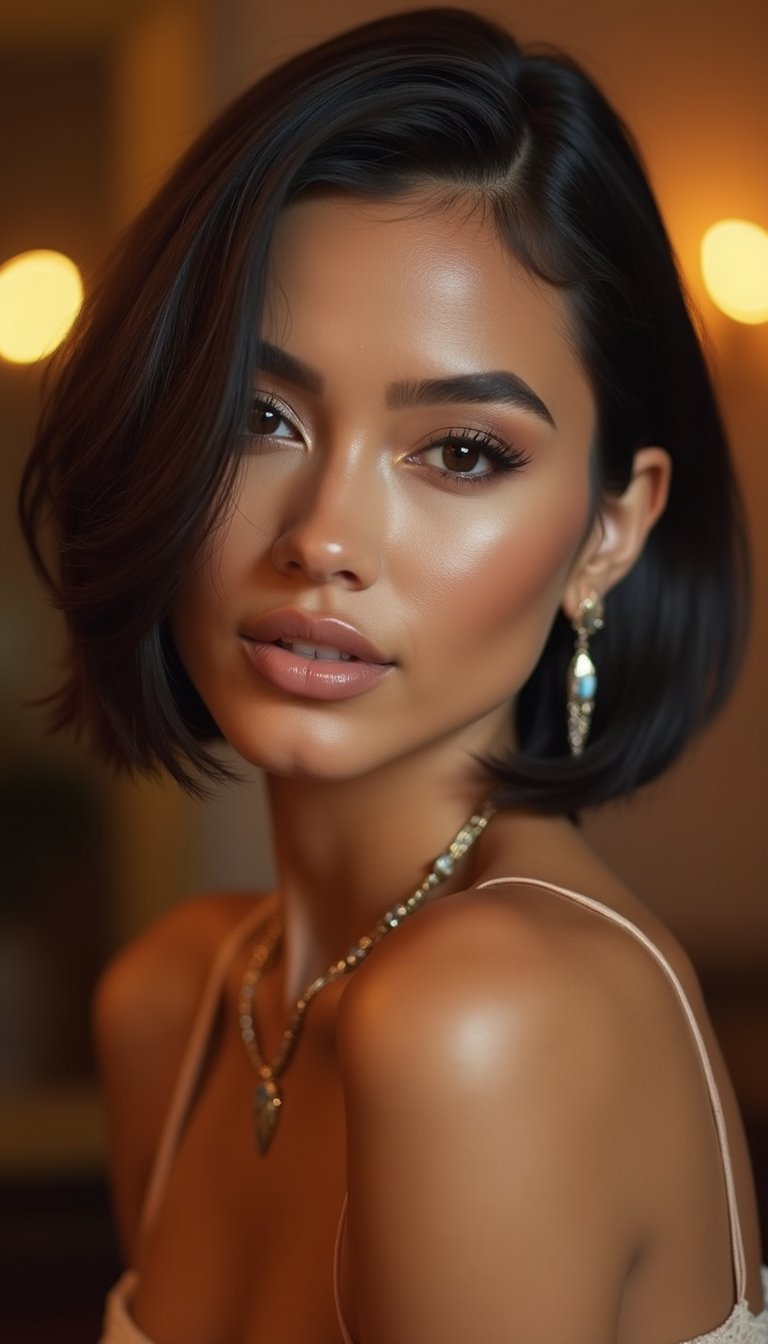 Slicked-Back Micro Bob For Polished Evening Looks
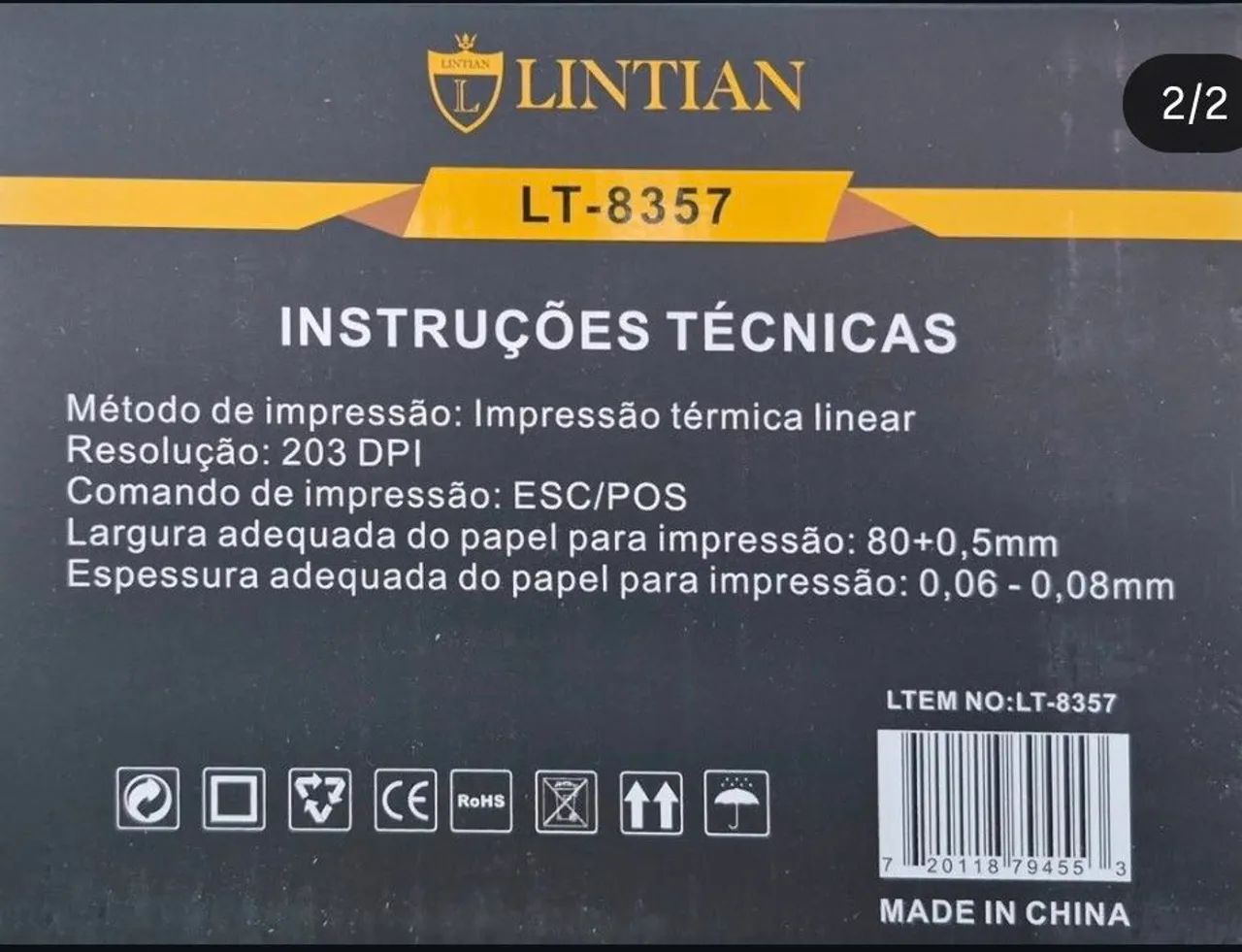 IMPRESSORA 80MM USB 80MM<br>REF: LT-8357 - Foto 2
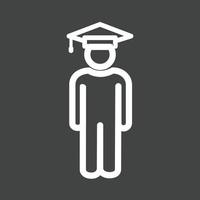 Student Standing Line Inverted Icon vector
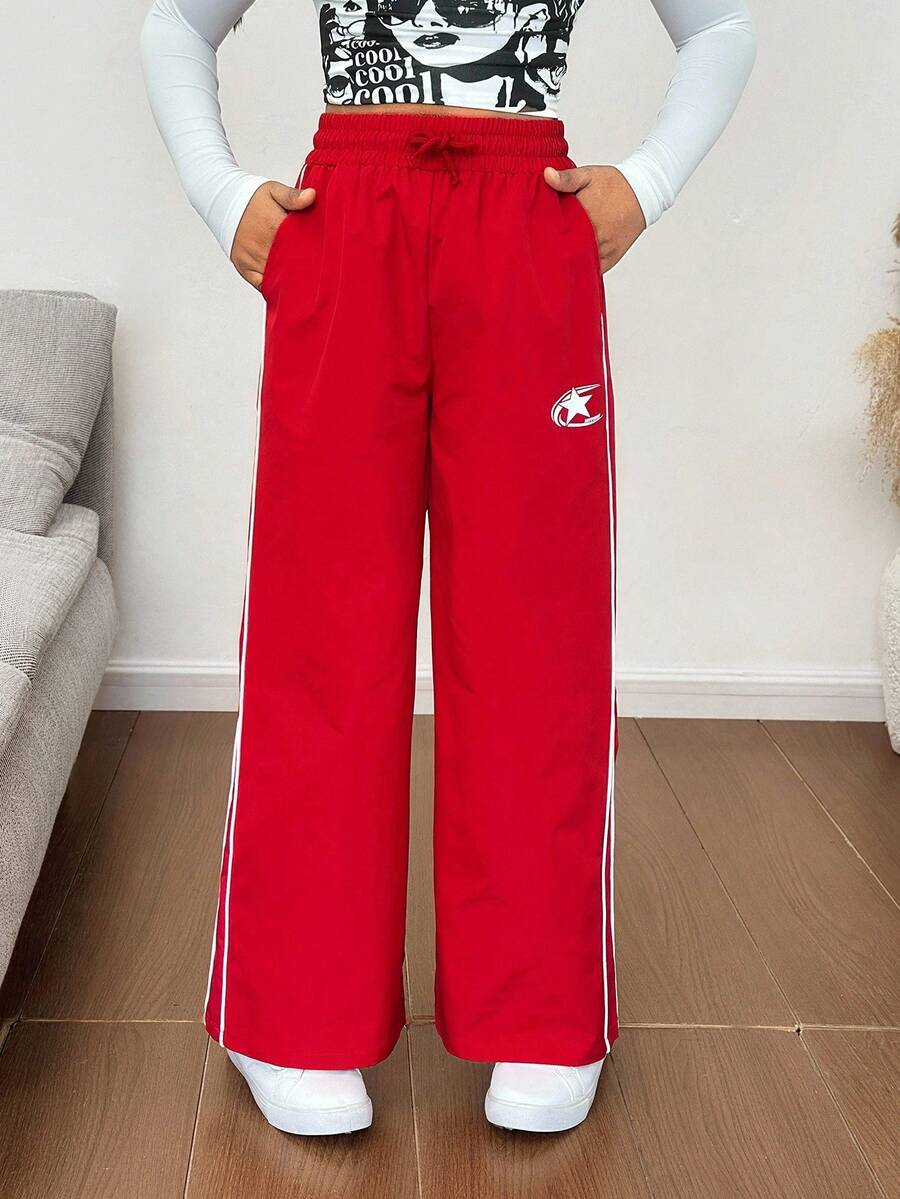 SHEIN Tween Girls' Casual Fashionable Street Style Side White Contrast Stitching Front Center Print Black Sports Pants Fall Winter - Red - View 1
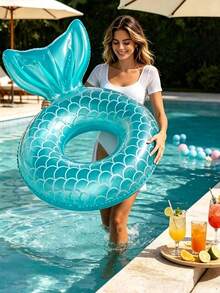 1pc Inflatable Mermaid Tail Swim Ring, Suitable For Swimming Pool, Beach, Theme Party, Inflatable Float Device, Auxiliary Tool, Pool Floating Raft, Water Resting Seat, Air Pump Sold Separately - Multicolor - View 5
+++
_AIM OF THE EXERCISE_.
Make an exact copy of the records shown above, without the pictures.

_TASK SOLUTION_.
 Slicked-Back Micro Bob For Polished Evening Looks
 IMPRESSORA 80MM USB 80MM<br>REF: LT-8357 - Foto 2
 Student Standing Line Inverted Icon vector
 SHEIN Tween Girls' Casual Fashionable Street Style Side White Contrast Stitching Front Center Print Black Sports Pants Fall Winter - Red - View 1
 1pc Inflatable Mermaid Tail Swim Ring, Suitable For Swimming Pool, Beach, Theme Party, Inflatable Float Device, Auxiliary Tool, Pool Floating Raft, Water Resting Seat, Air Pump Sold Separately - Multicolor - View 5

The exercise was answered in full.